Timmy the Titan is a fine motor vehicle. For a big diesel truck, he’s quiet and comfortable. He’s been pretty reliable. He’s got a fairly modern (for his model year, 2016) instrument cluster. But, wow, how it fails.
The above display is typical. It’s supposed to show you if there are obstacles in front, behind, or to the sides of the truck when you’re backing up. It’s a big truck and kind of difficult to see out of, so those warnings can be important. At the same time, they’re accompanied by screeching alarms. Ear-piercing, distracting, I-can’t-think-straight-with-that-noise alarms. Those loud alarms are probably a very good idea if, say, you’re backing up in a driveway or parking lot and there’s a kid on a bicycle behind you that you didn’t see.

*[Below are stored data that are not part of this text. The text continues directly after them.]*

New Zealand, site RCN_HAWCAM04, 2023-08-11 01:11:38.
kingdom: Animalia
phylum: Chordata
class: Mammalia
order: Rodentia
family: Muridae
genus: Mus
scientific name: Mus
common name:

There are other times, though, like when you’re trying to parallel park or turn around at the dead end of a narrow alley when an already stressful situation is made worse by those alarms assaulting your auditory nerves. You want to MAKE IT STOP so you can focus on the delicate task of driving. Fortunately, they’ve given you a way to stop the alarms. You simply have to know that, when they say “PUSH ENTER TO EXIT,” that they mean MAKE IT STOP. And if you know that, then you have to figure out where this “ENTER” is that you can push to EXIT. [Hint: it’s on one of the steering wheel spokes, nowhere near the ENTER TO EXIT message.] All with alarms blasting your brain. But let’s say you’re a lot smarter than I am and figure this out and push the ENTER key and you EXIT from the alarms. Great! Now you can just rely on the visual indicator of how close you are to objects around you. BUT WAIT! When you push ENTER you also EXIT from the visual display as well! It’s all-or-nothing, buddy: listen to our howling alarms or drive blind. The choice is yours.
I once had to back out of a very narrow, ⅛ mile long, winding dirt path with vegetation hanging over it. Having access to the proximity sensors would have been most useful, but having the horns blaring in my ears wouldn’t have been tolerable. I ENTERed to EXIT and just had to back the huge truck out using the side mirrors and the low-contrast, low-resolution backup camera.

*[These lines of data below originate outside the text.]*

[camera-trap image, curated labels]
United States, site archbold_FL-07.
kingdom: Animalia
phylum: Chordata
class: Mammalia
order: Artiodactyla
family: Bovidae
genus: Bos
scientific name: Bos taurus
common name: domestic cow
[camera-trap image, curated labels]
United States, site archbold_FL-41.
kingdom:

Oh, it’s also worth mentioning that the obstacle display is only visible when you’re going in a straight line. If the steering wheel is turned — as, say, when you’re backing up down a twisting path — the steering wheel spokes completely cover the proximity alerts.

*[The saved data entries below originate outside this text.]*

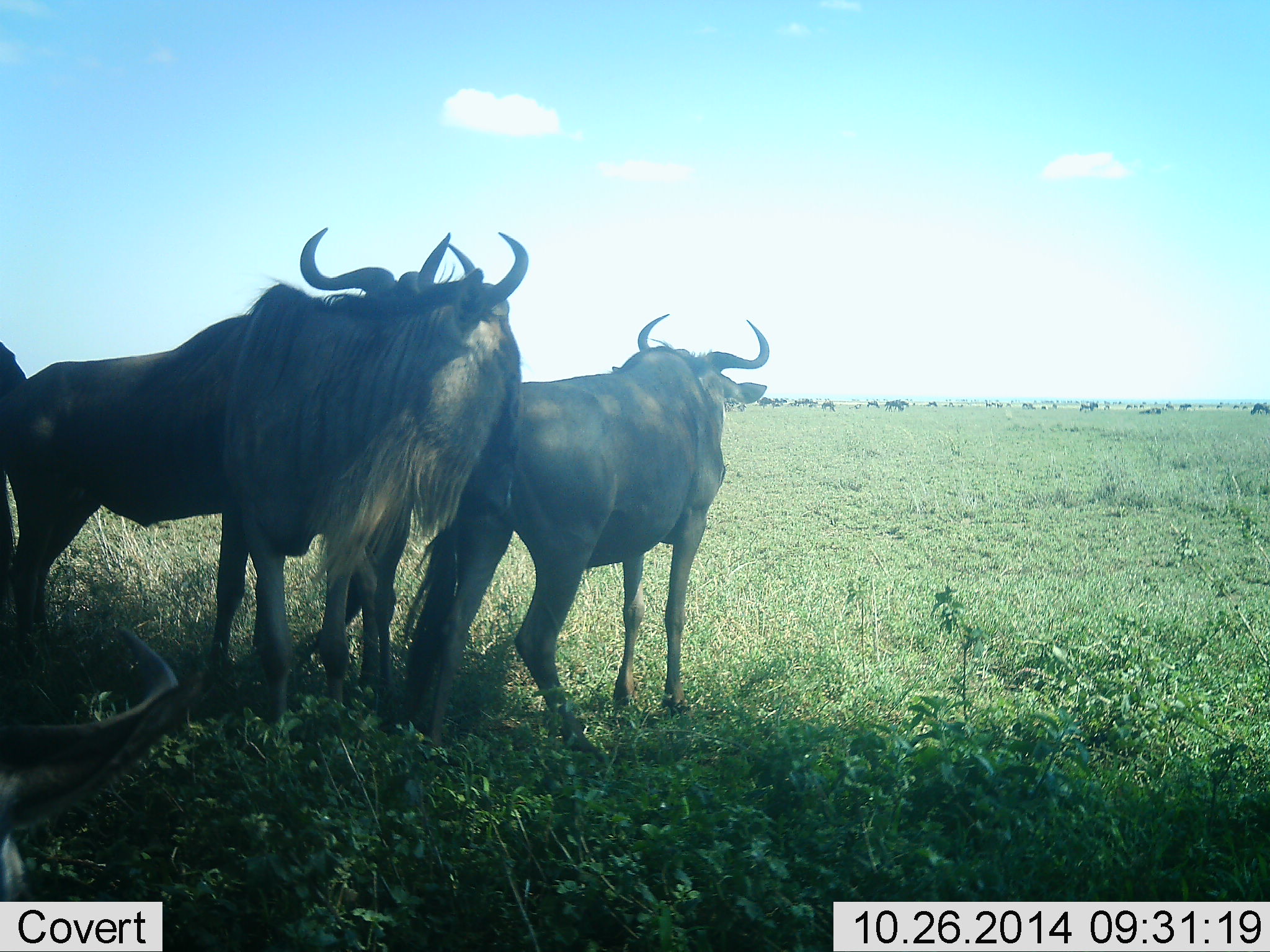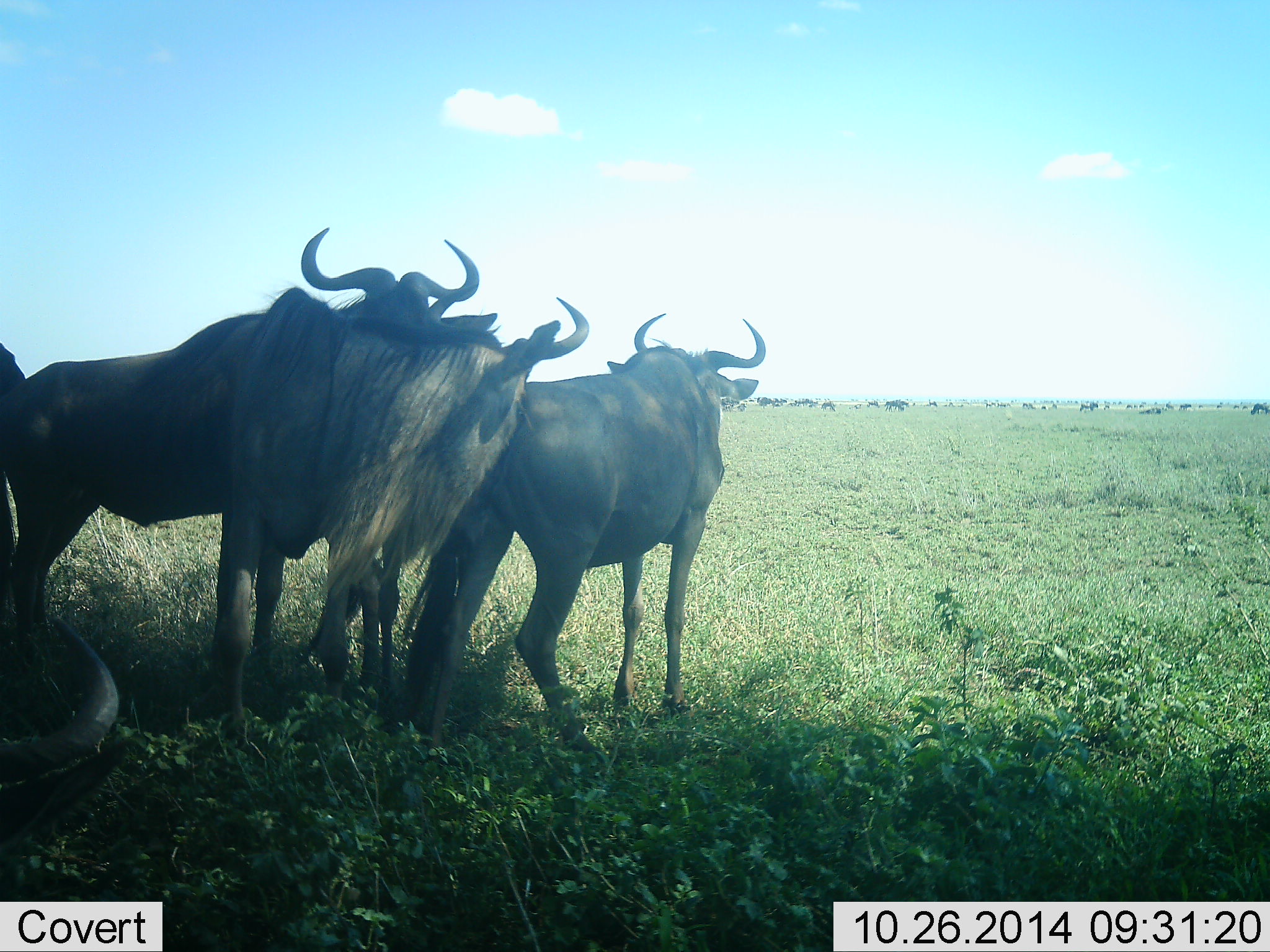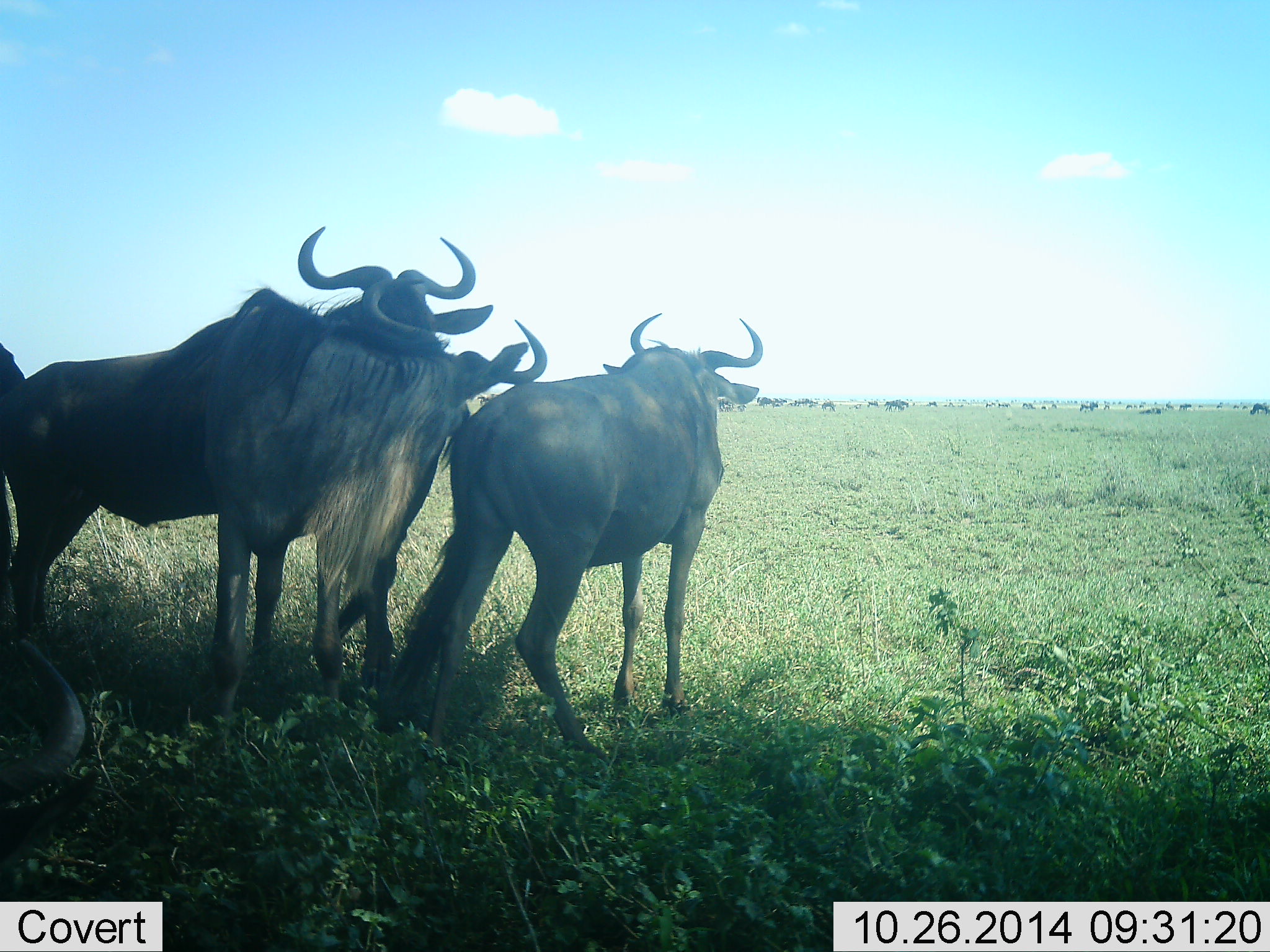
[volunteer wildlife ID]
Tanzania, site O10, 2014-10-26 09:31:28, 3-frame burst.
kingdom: Animalia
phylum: Chordata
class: Mammalia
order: Artiodactyla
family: Bovidae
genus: Connochaetes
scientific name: Connochaetes taurinus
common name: blue wildebeest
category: wildebeest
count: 5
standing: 90%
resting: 20%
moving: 10%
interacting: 20%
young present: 0%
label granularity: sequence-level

Do you know what Nissan thinks is far, far more important than the aforementioned kid-on-a-bicycle? Your diesel exhaust fluid level! For those who don’t drive modern diesel vehicles, DEF is a fluid (urea solution) that you have to periodically add to your diesel vehicle that lowers NOx emissions in the exhaust. When Timmy gets down to only having 35% of his DEF capacity (good for hundreds of miles of driving), he obscures the obstacle alert screen completely with a message saying you’re getting low on DEF. Because, naturally, knowing that you’ll have to add DEF some time in the next 400 miles is so much more important than knowing a kid on a bicycle is in your immediate driving path.
If we’re in the truck and it has selected my phone instead of HA’s as an audio source, good luck changing it. The screen to do so is about four layers deep, and the top layers don’t even hint at the idea of choosing an audio source.
There’s another potentially hazardous situation: you’re driving and your windshield fogs up. Being able to see out is an important feature of windshields. That’s why they’re equipped with defoggers. And Nissan intelligently provides a single, physical button that will activate the defogger. Now, can you find it?

No. No you can’t. And why not? Because, when the car is in drive (because, you know, you’re driving), the shift lever completely covers the defogger buttons. But, hey, it makes it easy to know how to activate TOW MODE just in case a trailer suddenly becomes attached to your vehicle as you’re barrelling down the highway (blind, because you can’t defog the windshield).
It just goes on and on. I suspect the people in charge of human interface design at Nissan don’t drive their own cars.